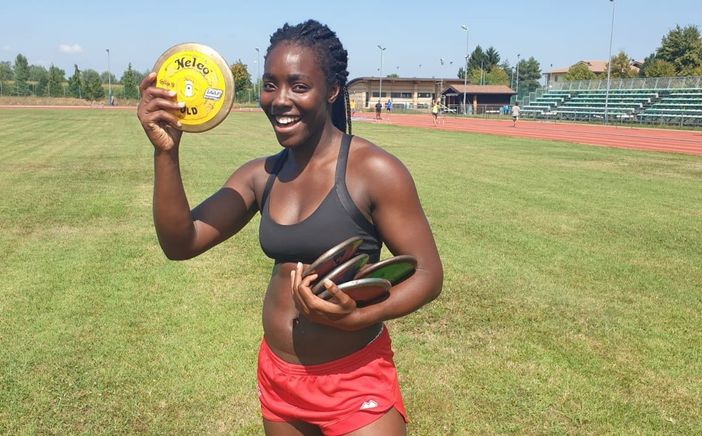 Mondovì: cala il sipario sul collegiale dei Lanci con le azzurre Daisy Osakue e Zahra Bani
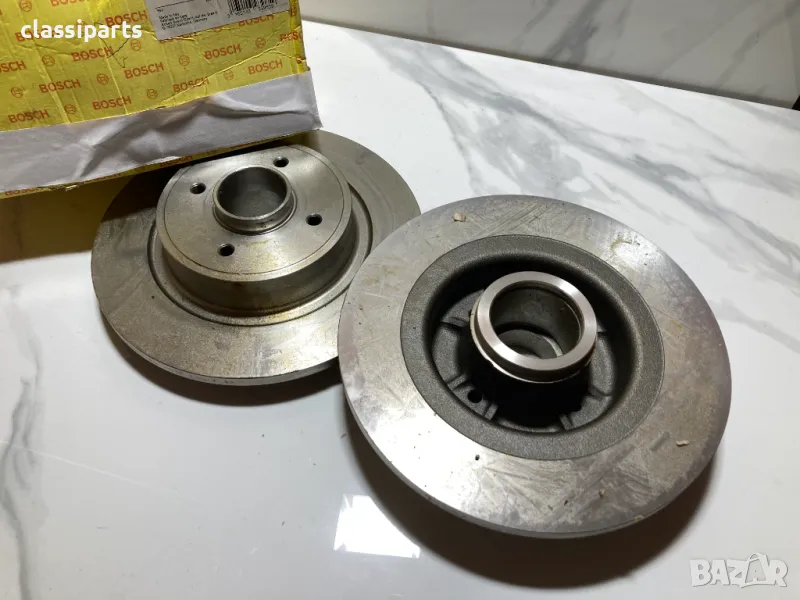 Спирачни дискове BOSCH за Рено Меган комби, Меган Сценик / RENAULT Megane Grandtour, Scenic, снимка 1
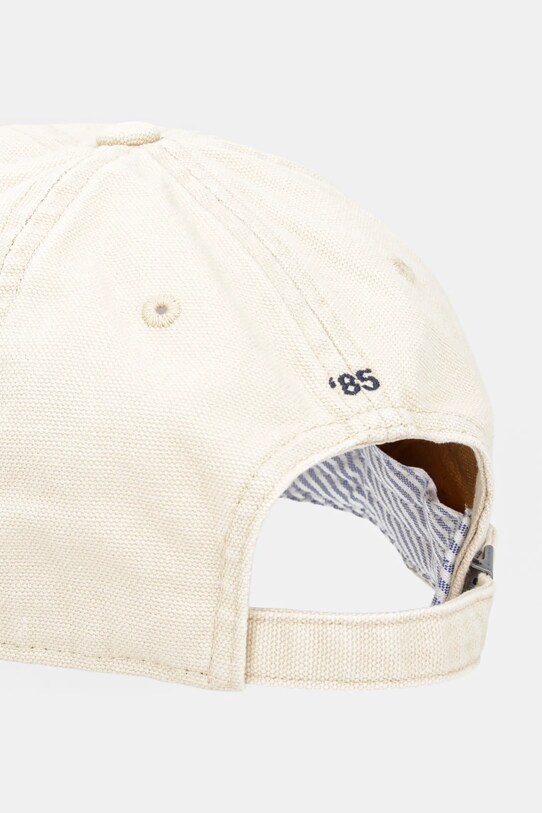 Akcesoria Tommy Hilfiger czapka z daszkiem bawełniana AM0AM13426 beżowy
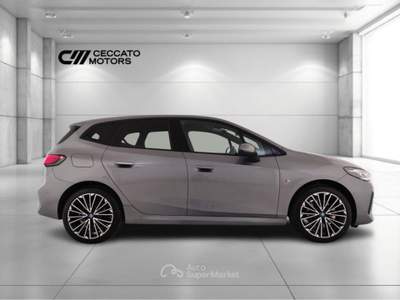 BMW Serie 2 Active Tourer 225e 225 e Msport xDrive DCT Grigio usata Padova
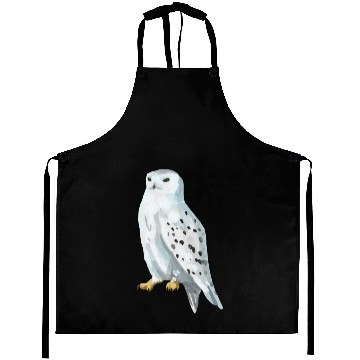 Discover Snowy owl/ hedwig Aprons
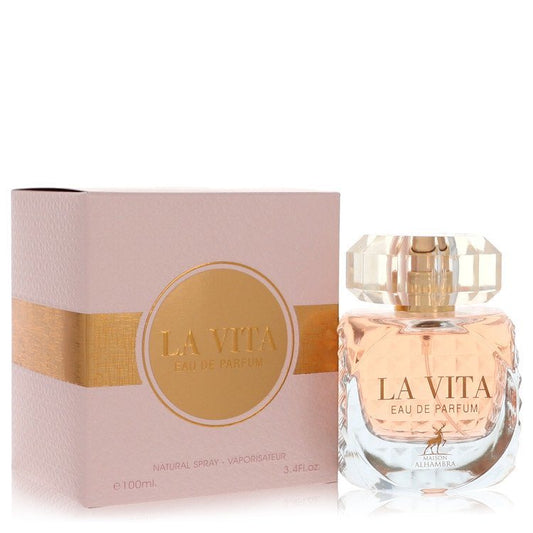La Vita by Maison Alhambra Eau De Parfum Spray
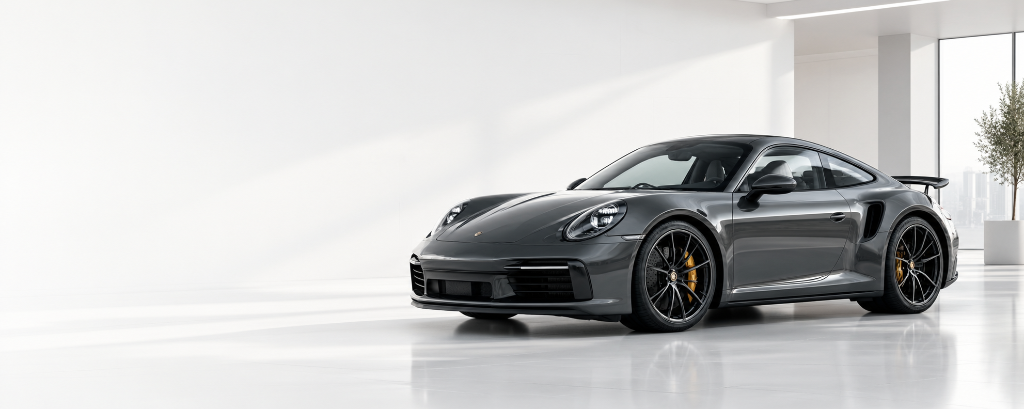 AutoCapital Kuwait Luxury Porsche Showroom Fleet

*TASK REQUIREMENTS*. Reproduce the seven items above word for word, omitting the pictures.

*RESULT OF THIS EXERCISE*.
 Mondovì: cala il sipario sul collegiale dei Lanci con le azzurre Daisy Osakue e Zahra Bani
 Спирачни дискове BOSCH за Рено Меган комби, Меган Сценик / RENAULT Megane Grandtour, Scenic, снимка 1
 Akcesoria Tommy Hilfiger czapka z daszkiem bawełniana AM0AM13426 beżowy
 BMW Serie 2 Active Tourer 225e 225 e Msport xDrive DCT Grigio usata Padova
 Discover Snowy owl/ hedwig Aprons
La Vita by Maison Alhambra Eau De Parfum Spray
 AutoCapital Kuwait Luxury Porsche Showroom Fleet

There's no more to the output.